Catatan blockchain menunjukkan bahwa Jin memindahkan 6.318 BTC senilai sekitar 425 juta USD ke Binance dalam satu transaksi.
Beberapa jam kemudian, dia mentransfer sekitar 336 juta USD dalam bentuk BTC, yang membawa total gabungan menjadi 760 juta USD yang dipindahkan ke bursa.
Lookonchain melaporkan transaksi tersebut sebagai bagian dari pola aktivitas berkelanjutan dari dompet yang terkait dengan Jin.
Sial!
Garrett Jin(#BitcoinOG1011short) menyetor 11.318 $BTC ($760,6M) ke #Binance.
Tapi sepertinya dia tidak langsung menjualnya di pasar.
Bisa jadi itu transaksi OTC — atau dia mungkin hanya menyimpannya di Binance.https://t.co/LyveMqUKoj pic.twitter.com/wJeMmImETS
— Lookonchain (@lookonchain) 21 Februari 2026
Pergerakan ini terjadi selama periode aliran masuk yang meningkat ke bursa utama.
Beberapa trader besar juga mentransfer aset dalam jendela waktu yang sama, dan para peneliti mengatakan bahwa waktu tersebut menunjukkan kemungkinan reposisi terkoordinasi di beberapa dompet paus.
Analis terus memantau pola ini karena pola serupa pernah muncul selama periode tekanan pasar sebelumnya.
Jin menjadi terkenal setelah mengambil posisi short yang sejalan dengan penurunan tajam Bitcoin setelah berita tarif pada Oktober 2025.
Analis pasar mengatakan bahwa sejarah ini menambah fokus pada transaksi terakhirnya, dan mereka sedang meninjau apakah langkah serupa sedang berlangsung.
Analis menawarkan beberapa penjelasan kemungkinan untuk transfer tersebut. Salah satu alasannya bisa jadi persiapan untuk menjual.
Beberapa trader memindahkan dana ke bursa sebelum mengurangi eksposur, dan jumlah yang dipindahkan cukup besar untuk menarik perhatian pasar.
Transaksi tersebut terjadi saat ketidakpastian meningkat, sehingga analis mengatakan bahwa waktu pelaksanaannya patut diperhatikan.
Alasan lain yang mungkin adalah penggunaan jaminan untuk derivatif. Trader sering memindahkan Bitcoin ke bursa saat mempersiapkan perdagangan futures atau opsi.
Aktivitas ini cenderung meningkat saat ekspektasi volatilitas meningkat, dan pengumuman tarif telah menciptakan ekspektasi tersebut di seluruh pasar global.
Beberapa trader juga menggunakan bursa sebagai bagian dari proses penyelesaian over-the-counter. Transfer ini mungkin muncul di blockchain sebagai aliran masuk tetapi tidak selalu melibatkan penjualan di pasar spot.
Para peneliti mengatakan bahwa metode ini umum dilakukan oleh paus yang lebih memilih penyelesaian terstruktur daripada eksekusi di pasar terbuka.
Baca Juga: Mahkamah Agung Teriak Tarif Trump: Apakah Gelombang Bitcoin dan Kripto Akan Datang?
Pasar kripto merespons rencana tarif baru Trump. Dia menyatakan bahwa Amerika Serikat akan memberlakukan tarif global sebesar 10% selama lima bulan.
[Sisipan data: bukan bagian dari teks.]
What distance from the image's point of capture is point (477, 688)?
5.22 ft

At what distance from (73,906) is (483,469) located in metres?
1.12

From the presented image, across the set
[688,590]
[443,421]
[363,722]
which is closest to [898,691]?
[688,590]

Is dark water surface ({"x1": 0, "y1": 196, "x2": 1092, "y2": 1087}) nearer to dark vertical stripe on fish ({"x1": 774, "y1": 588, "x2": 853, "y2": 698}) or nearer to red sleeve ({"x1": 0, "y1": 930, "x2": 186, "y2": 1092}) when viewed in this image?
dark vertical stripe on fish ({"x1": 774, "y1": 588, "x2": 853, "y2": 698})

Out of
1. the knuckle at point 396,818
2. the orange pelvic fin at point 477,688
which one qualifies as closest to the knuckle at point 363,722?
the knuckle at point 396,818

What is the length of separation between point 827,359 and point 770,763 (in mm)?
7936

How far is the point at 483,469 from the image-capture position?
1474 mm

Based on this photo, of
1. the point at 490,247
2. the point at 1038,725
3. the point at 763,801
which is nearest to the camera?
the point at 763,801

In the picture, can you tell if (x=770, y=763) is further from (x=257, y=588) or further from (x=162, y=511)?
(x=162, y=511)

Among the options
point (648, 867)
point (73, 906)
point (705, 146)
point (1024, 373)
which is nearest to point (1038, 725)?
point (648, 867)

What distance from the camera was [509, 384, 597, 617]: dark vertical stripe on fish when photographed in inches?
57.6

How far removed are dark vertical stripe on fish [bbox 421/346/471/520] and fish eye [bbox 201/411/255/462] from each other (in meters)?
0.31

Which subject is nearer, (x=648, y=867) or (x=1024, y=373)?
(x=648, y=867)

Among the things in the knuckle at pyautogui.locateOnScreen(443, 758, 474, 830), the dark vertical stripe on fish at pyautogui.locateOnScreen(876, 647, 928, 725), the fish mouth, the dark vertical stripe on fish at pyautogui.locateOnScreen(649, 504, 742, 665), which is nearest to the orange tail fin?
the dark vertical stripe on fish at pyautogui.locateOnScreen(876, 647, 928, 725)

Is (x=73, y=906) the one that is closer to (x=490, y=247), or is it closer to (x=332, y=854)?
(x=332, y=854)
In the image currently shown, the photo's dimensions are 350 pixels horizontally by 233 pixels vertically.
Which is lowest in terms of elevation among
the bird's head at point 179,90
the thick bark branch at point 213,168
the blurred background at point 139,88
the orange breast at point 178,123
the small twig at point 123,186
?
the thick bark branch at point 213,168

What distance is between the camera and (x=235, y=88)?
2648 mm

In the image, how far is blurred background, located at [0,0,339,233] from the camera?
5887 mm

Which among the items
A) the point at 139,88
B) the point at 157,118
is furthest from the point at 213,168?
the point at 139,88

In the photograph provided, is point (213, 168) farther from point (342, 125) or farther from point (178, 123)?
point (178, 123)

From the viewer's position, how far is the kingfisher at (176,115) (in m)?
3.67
Pengumuman tersebut datang setelah Mahkamah Agung membatalkan langkah tarif sebelumnya, dan menambah ketidakpastian di pasar.
Peristiwa tarif sebelumnya pada Oktober 2025 memicu reaksi keras di pasar Bitcoin.
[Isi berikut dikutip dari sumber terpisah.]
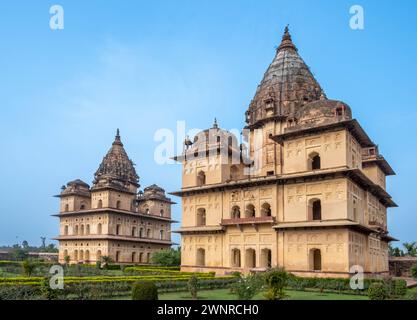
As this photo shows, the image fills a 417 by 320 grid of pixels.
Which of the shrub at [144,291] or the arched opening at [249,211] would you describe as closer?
the shrub at [144,291]

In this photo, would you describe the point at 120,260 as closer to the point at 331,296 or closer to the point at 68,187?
the point at 68,187

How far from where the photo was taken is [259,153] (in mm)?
37062

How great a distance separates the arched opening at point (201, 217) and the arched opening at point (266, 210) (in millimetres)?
6181

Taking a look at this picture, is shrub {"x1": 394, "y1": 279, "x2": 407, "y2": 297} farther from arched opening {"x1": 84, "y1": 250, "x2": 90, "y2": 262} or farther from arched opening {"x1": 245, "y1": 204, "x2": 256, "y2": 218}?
arched opening {"x1": 84, "y1": 250, "x2": 90, "y2": 262}

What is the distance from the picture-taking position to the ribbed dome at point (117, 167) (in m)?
54.6

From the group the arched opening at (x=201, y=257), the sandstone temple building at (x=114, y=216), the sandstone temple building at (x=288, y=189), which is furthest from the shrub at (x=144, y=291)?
the sandstone temple building at (x=114, y=216)

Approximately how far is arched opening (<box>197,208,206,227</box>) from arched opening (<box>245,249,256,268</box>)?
5383 mm

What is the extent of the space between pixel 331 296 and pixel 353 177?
29.8 ft

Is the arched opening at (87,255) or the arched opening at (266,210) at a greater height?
the arched opening at (266,210)

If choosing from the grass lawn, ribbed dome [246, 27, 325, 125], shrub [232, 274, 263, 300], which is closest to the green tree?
ribbed dome [246, 27, 325, 125]

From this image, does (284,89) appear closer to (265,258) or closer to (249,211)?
(249,211)

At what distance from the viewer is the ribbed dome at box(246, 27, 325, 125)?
3647 cm

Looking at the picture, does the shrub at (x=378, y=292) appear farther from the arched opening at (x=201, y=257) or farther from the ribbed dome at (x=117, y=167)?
the ribbed dome at (x=117, y=167)
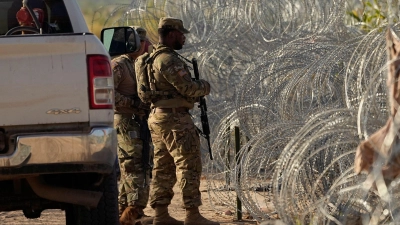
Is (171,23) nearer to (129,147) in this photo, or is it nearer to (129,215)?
(129,147)

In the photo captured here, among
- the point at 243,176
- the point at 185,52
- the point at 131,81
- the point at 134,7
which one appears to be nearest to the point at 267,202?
the point at 243,176

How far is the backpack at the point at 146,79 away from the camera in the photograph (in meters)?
7.79

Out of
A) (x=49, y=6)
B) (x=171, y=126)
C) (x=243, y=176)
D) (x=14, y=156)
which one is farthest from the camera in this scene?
(x=171, y=126)

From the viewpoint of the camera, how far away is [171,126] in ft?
25.3

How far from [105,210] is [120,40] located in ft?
5.01

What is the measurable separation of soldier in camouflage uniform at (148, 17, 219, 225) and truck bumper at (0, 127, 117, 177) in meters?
2.08

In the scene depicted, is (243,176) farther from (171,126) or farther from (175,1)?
(175,1)

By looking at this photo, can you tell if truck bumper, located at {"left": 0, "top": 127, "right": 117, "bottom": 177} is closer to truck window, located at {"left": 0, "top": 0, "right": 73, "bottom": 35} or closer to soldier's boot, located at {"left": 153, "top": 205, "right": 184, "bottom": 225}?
truck window, located at {"left": 0, "top": 0, "right": 73, "bottom": 35}

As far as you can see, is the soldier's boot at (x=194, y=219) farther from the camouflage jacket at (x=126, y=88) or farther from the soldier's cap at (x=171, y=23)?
the soldier's cap at (x=171, y=23)

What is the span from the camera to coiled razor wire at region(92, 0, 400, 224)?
4.92 m

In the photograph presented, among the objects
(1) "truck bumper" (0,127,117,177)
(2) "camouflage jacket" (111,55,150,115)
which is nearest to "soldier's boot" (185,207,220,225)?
(2) "camouflage jacket" (111,55,150,115)

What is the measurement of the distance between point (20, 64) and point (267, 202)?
127 inches

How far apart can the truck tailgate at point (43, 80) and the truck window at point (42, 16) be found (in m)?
0.95

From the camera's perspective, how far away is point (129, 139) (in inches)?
327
Trader sedang meninjau periode tersebut saat mereka bersiap menghadapi kemungkinan perubahan perilaku perdagangan.
Beberapa analis mengatakan bahwa reaksi masa lalu membuat aktivitas paus saat ini menjadi lebih penting untuk diamati.
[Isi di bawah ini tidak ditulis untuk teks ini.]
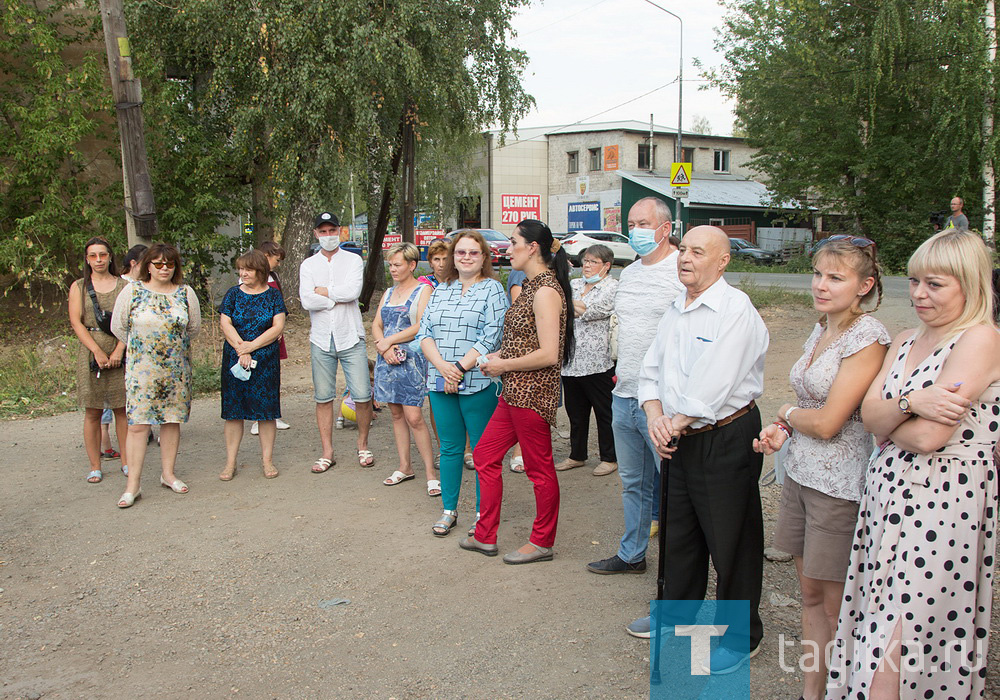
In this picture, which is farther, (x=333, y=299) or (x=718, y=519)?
(x=333, y=299)

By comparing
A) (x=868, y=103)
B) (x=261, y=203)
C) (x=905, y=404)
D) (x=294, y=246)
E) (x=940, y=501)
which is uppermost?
(x=868, y=103)

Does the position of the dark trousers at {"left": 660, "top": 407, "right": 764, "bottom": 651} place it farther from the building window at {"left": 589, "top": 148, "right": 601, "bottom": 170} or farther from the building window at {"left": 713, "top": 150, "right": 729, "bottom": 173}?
the building window at {"left": 713, "top": 150, "right": 729, "bottom": 173}

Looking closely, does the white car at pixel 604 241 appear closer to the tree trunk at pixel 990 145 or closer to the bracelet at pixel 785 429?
the tree trunk at pixel 990 145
Senator Elizabeth Warren mengajukan pertanyaan tentang pengembalian dana yang dikumpulkan di bawah program tarif sebelumnya.
Komentarnya menambah perhatian lebih pada diskusi ekonomi. Pengamat pasar mengharapkan trader memantau baik pembaruan kebijakan maupun pergerakan paus seiring perkembangan situasi.